Die meisten Textzeilen, gesetzt in der Schrifttype Corona, hat Mosettig in dieser Zeit von Künstler*innen und Freund*innen gesammelt, einige auch in der vermittelten Welt gefunden, z.B. in Printmedien und sozialen Medien. Die Kritzeleien wie auch die Texte werden durch Mosettigs Aneignungsprozess in seine Zeitdimension überführt.

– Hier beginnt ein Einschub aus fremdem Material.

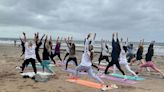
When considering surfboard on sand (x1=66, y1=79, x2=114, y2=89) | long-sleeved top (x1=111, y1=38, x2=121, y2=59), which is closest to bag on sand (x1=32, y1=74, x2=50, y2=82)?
surfboard on sand (x1=66, y1=79, x2=114, y2=89)

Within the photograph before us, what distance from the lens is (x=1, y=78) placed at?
48.5 ft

Neben dem gleichen Aufbau jedes der 100 Blätter hat Mosettig auch die Präsentation im Ausstellungsraum stringent entwickelt. Denn die gesamten Hängeflächen der bechter kastowsky galerie in Wien lassen sich in ein Raster von 1 bis 100 aufteilen. In dieses Raster werden die ausgestellten Arbeiten gemäß ihrer Seriennummer ohne Rücksicht auf die Betrachter*innen eingefügt.

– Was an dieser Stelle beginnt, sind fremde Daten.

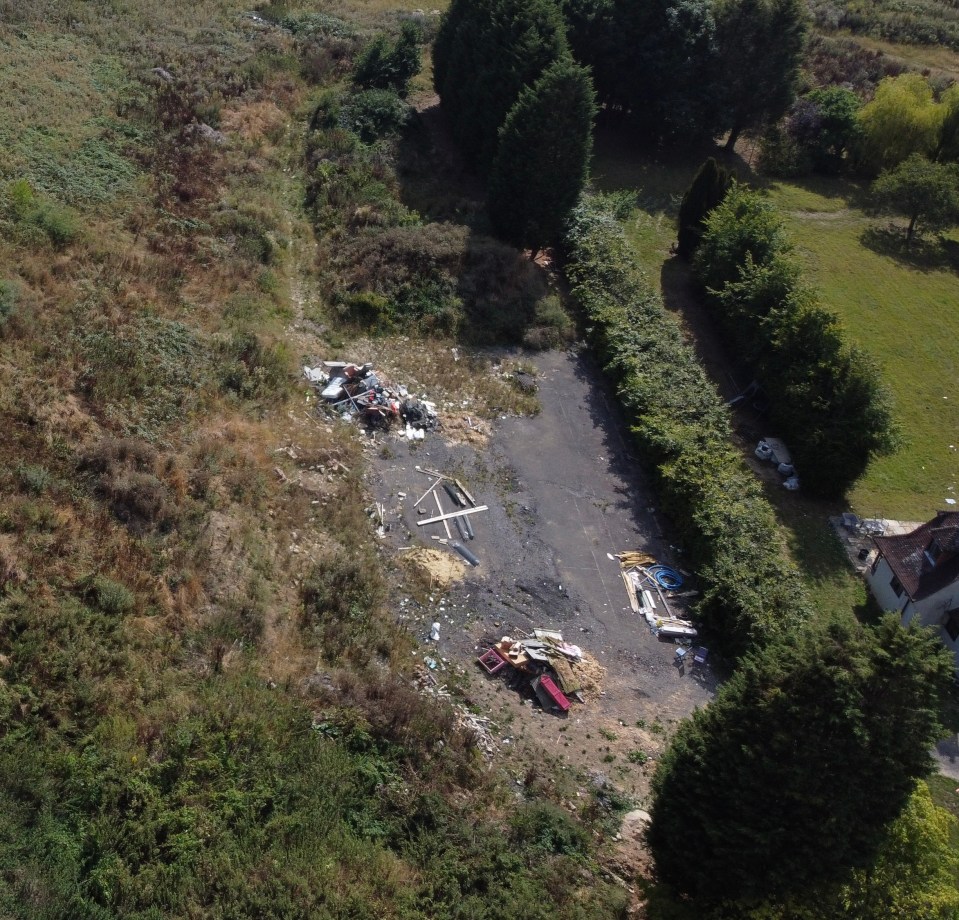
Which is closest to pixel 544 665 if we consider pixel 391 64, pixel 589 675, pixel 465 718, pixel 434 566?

In der Galerie in Liechtenstein setzen Blätter aus der Serie Typeface Corona den inhaltlichen Link zur Ausstellung in Wien, ergänzt um Zeichnungen aus vorangegangenen Serien, damit Klaus Mosettigs Arbeitsweise in einen werkzeitlichen Kontext gesetzt werden kann.

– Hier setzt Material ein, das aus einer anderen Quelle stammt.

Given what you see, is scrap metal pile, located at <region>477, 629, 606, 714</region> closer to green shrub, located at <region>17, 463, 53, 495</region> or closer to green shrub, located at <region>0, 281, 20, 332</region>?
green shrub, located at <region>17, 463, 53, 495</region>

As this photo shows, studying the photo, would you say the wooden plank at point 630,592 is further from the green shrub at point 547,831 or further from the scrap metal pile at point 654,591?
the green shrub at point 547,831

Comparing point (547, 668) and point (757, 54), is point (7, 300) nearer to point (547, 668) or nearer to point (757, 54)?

Withdrawal ist eine Serie von Zeichnungen der ikonischen Serie Homage to the Square, die Josef Albers ab den 1960er Jahren bis zu seinem Tod 1976 schuf. Albers hat in über 2000 Variationen jeweils drei bis vier Farbquadrate ineinander geschachtelt, die Bezeichnungen der benutzten Farben, die direkt aufgespachtelt wurden, kennzeichnete er auf der Rückseite der Bilder. In seiner Auseinandersetzung mit den subjektiven Wahrnehmungsmöglichkeiten eines strengen, objektiv scheinenden Bild- und Farbkonzeptes formulierte Albers den auch für die Werke von Klaus Mosettig gedanklich anregenden Satz: Nur der Schein trügt.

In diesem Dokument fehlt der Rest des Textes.